Guillaume Peltier est plus linéaire au regard de son discours actuel. C’est l’élève de Patrick Buisson. Il a été le numéro deux de Philippe de Villiers pendant cinq ans, artisan du virage anti-islam de ce dernier, et défendait à sa place la peine de mort en tant que porte-parole lors des présidentielles de 2007. C’est l’école du souverainisme, bien qu’il n’aime pas ce mot, et de l’euroscepticisme antimondialiste, bien qu’il apprécie l’idée d’une main tendue vers la Russie. Au MPF, c’est lui qui a mené la campagne du non lors du référendum sur la Constitution européenne, et c’est la campagne de Nicolas Sarkozy en 2012, promettant de remettre en cause les accords de Schengen, dont il était porte-parole, qui l’a révélé.
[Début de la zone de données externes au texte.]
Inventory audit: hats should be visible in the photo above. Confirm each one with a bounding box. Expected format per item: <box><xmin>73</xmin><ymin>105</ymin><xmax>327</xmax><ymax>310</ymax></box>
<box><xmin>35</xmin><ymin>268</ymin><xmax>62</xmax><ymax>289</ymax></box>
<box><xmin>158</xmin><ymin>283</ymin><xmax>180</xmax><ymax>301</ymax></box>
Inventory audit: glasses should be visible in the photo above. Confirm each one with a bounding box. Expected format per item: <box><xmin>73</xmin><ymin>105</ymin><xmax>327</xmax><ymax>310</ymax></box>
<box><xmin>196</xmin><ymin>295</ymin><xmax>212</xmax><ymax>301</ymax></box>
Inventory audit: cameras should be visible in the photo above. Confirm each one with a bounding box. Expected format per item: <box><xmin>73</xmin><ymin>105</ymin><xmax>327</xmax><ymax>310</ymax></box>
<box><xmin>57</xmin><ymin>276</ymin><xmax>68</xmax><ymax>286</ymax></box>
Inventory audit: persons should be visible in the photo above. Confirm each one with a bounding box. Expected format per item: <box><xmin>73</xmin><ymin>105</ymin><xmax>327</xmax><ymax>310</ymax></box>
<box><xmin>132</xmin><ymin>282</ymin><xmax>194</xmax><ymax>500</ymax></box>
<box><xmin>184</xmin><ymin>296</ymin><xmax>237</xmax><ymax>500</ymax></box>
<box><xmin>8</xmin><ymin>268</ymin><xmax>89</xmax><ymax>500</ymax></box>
Qui sont leurs amis ou ennemis à l’UMP ?

Ils n’ont pas de parrains officiels mais ils sont protégés, dans l’ombre, par Alain Carignon, Brice Hortefeux et Patrick Buisson, mais aussi par l’Association des amis de Nicolas Sarkozy, dont le sénateur Pierre Charon, ou encore par Laurent Wauquiez, qui n’était pas contre une alliance en juillet dernier, ou NKM, qui ne veut plus en parler mais qui appelait Guillaume Peltier “mon Guillaume” quand il s’agissait de défendre la “France forte”. Des ennemis, ils en ont beaucoup aussi, mais qui le dit à voix haute ? Beaucoup m’ont exprimé leur colère ou leur mépris, mais tant qu’un projet clair ne s’y oppose pas, la Droite forte a de beaux jours devant elle.

Que révèle la Droite forte sur l’UMP ?

Elle illustre la bataille culturelle qui se joue au sein du parti, mais aussi au-delà. Elle révèle combien la droite est meuble, sans cap, et illustre sa tentative de séduire un électorat qu’elle a perdu, ou n’a jamais vraiment gagné, comme le montre la désillusion après la “magie” de la campagne présidentielle de 2007.

Les résultats de ce congrès de novembre ne sont pas anecdotiques. Tout le monde s’est concentré sur le duel entre Copé et Fillon alors que plus de 60 % des militants ont voté en faveur d’une vision décomplexée de la reconquête au niveau des motions – si l’on ajoute les votes rassemblés par les Droite forte, sociale (Wauquiez) et populaire (Mariani), unies dans la lutte contre l’assistanat, l’immigration, le choc des mots et une laïcité perçue comme arme de défense contre l’islam.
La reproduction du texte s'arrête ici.